§ **EXERCISE AIM**
Each entry in the block below needs to be copied out exactly.

§ **RECORDS FOR THE TASK**
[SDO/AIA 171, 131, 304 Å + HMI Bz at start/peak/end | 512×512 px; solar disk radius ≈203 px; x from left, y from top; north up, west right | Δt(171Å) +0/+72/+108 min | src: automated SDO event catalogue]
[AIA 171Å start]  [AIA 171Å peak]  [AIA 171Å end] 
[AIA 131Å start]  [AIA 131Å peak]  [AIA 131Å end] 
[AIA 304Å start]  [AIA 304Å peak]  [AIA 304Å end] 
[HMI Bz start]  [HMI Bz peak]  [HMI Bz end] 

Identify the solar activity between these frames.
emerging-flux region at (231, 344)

§ **RESULT**
[SDO/AIA 171, 131, 304 Å + HMI Bz at start/peak/end | 512×512 px; solar disk radius ≈203 px; x from left, y from top; north up, west right | Δt(171Å) +0/+72/+108 min | src: automated SDO event catalogue]
[AIA 171Å start]  [AIA 171Å peak]  [AIA 171Å end] 
[AIA 131Å start]  [AIA 131Å peak]  [AIA 131Å end] 
[AIA 304Å start]  [AIA 304Å peak]  [AIA 304Å end] 
[HMI Bz start]  [HMI Bz peak]  [HMI Bz end] 

Identify the solar activity between these frames.
emerging-flux region at (231, 344)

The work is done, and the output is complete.